10. Jangan bersikap lembek.

Ini bukan berarti kita selalu memasang wajah angker dan bersikap keras terhadap orang dan makhluk hidup lainnya. Yang benar ialah, kita tidak boleh lembek terhadap belenggu-belenggu emosi sendiri. Dan memang karena toleransi yang keliru terhadap keserakahan, kebencian dan kebodohan, sehingga kita semakin erat terjerat jaring penderitaan.

Mulai sekarang, kita harus berhenti bersikap lembek terhadap “musuh di balik kulit” ini; sebaliknya, terus berusaha bersikap lemah-lembut terhadap sesama makhluk hidup.

11. Jangan membalas lelucon yang menyakitkan.

Bila ada orang mengejek atau menjadikan kita bahan tertawaan, janganlah membalas atau menjadi sakit-hati karenanya. Sadarilah bahwa, ketika Anda membalasnya, Anda telah memposisikan diri Anda lebih buruk dari sebelumnya, disamping menjadi tidak lebih baik dari mereka itu.

Gunakanlah itu sebagai latihan kesabaran!

12. Jangan ‘bersembunyi di balik semak-semak’.

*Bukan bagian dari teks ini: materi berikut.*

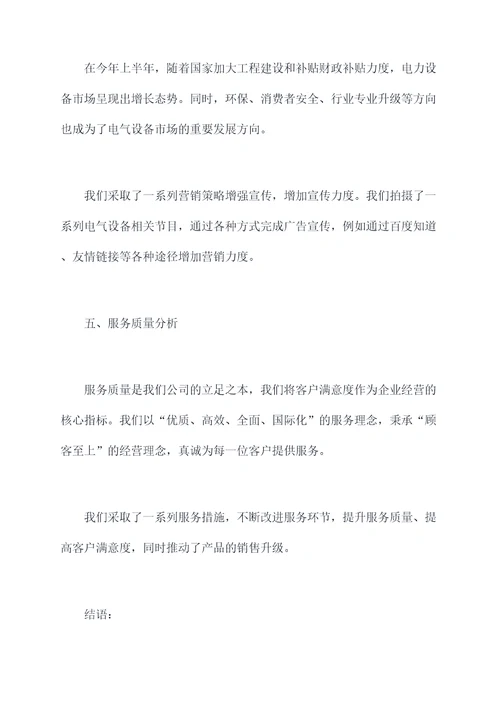 在今年上半年，随着国家加大工程建设和补贴财政补贴力度，电力设备市场呈现出增长态势。同时，环保、消费者安全、行业专业升级等方向也成为了电气设备市场的重要发展方向。

我们采取了一系列营销策略增强宣传，增加宣传力度。我们拍摄了一系列电气设备相关节目，通过各种方式完成广告宣传，例如通过百度知道、友情链接等各种途径增加营销力度。

五、服务质量分析

服务质量是我们公司的立足之本，我们将客户满意度作为企业经营的核心指标。我们以“优质、高效、全面、国际化”的服务理念，秉承“顾客至上”的经营理念，真诚为每一位客户提供服务。

我们采取了一系列服务措施，不断改进服务环节，提升服务质量、提高客户满意度，同时推动了产品的销售升级。

结语：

Bilamana sisa-sisa pasukan tidak dapat mengalahkan musuh dalam suatu pertempuran terbuka, biasanya mereka menanti di balik semak-semak, menggunakan taktik gerilya untuk menyerang secara mendadak atau membokong.

Menunggu kesempatan baik untuk melancarkan balasan terhadap sikap orang lain yang menyakiti kita, sungguh bertentangan dengan tujuan latihan.

13. Jangan sengaja menusuk hati mereka.

Kita bisa menyakiti orang lain hanya dengan kata-kata tajam yang menyinggung masalah peka, dan langsung menusuk ke dalam hatinya. Kita sepantasnya juga bisa berhenti mengucapkan “mantra-mantra jahat” itu, sebelum menyakiti siapapun.

14. Jangan membebani seekor lembu dengan beban seekor ‘dzo’.

Dengan kata lain, jangan membagi beban kita kepada orang yang tidak bakalan sanggup memikulnya. ‘Dzo’ adalah nama khewan pembawa beban di Tibet, yang biasa digunakan untuk mengangkut barang dalam menempuh jarak yang jauh. Jika seekor lembu dipaksa mengangkut beban yang biasa diangkut seekor dzo, maka akibatnya akan merugikan.

Begitu pula, jika kita memberikan tugas kepada orang bodoh yang bahkan tidak menyadari kemampuannya sendiri. Tindakan ini hanya akan membebaskan kita untuk sementara waktu dari masalah, untuk kemudian menanggung masalah yang lebih berat di belakang hari.

Hukum Kausalitas tak akan pernah bisa dikelabui!

15. Jangan mengakui jasa orang lain.

Kita tidak boleh bersikap sepertinya bekerja sama dengan orang lain, tetapi ketika pekerjaan itu berhasil, lalu mengakuinya sebagai hasil karya sendiri. Seperti dua orang tentara yang bahu-membahu berjuang di medan pertempuran, tapi seorang di antaranya mengaku sebagai pahlawan yang berhak atas seluruh medali dan kenaikan pangkat.

16. Jangan pura-pura.

Dalam suatu pertandingan, janganlah bertindak pura-pura sehingga lawan Anda lengah, agar akhirnya dapat memenangkan pertandingan itu. Dalam setiap pertandingan, sportivitas hendaklah dijunjung setinggi-tingginya.

17. Jangan mengubah Dewa menjadi Setan.

Jika, bukannya berlatih membangkitkan kecerahan, kita malahan menguatkan belenggu emosi, maka ini dikatakan “mengubah Dewa menjadi Setan”.

Hal itu tidak akan terjadi apabila kita berlatih dengan sungguh-sungguh. Latihan kita, malah seharusnya diarahkan guna “mengubah Setan menjadi Dewa.”

18. Tak pernah ada kebahagiaan di atas penderitaan makhluk lain.

Menyebabkan makhluk lain menderita untuk memuaskan nafsu kita akan kesenangan dan kebahagiaan, jelas sekali bertentangan dengan tujuan latihan.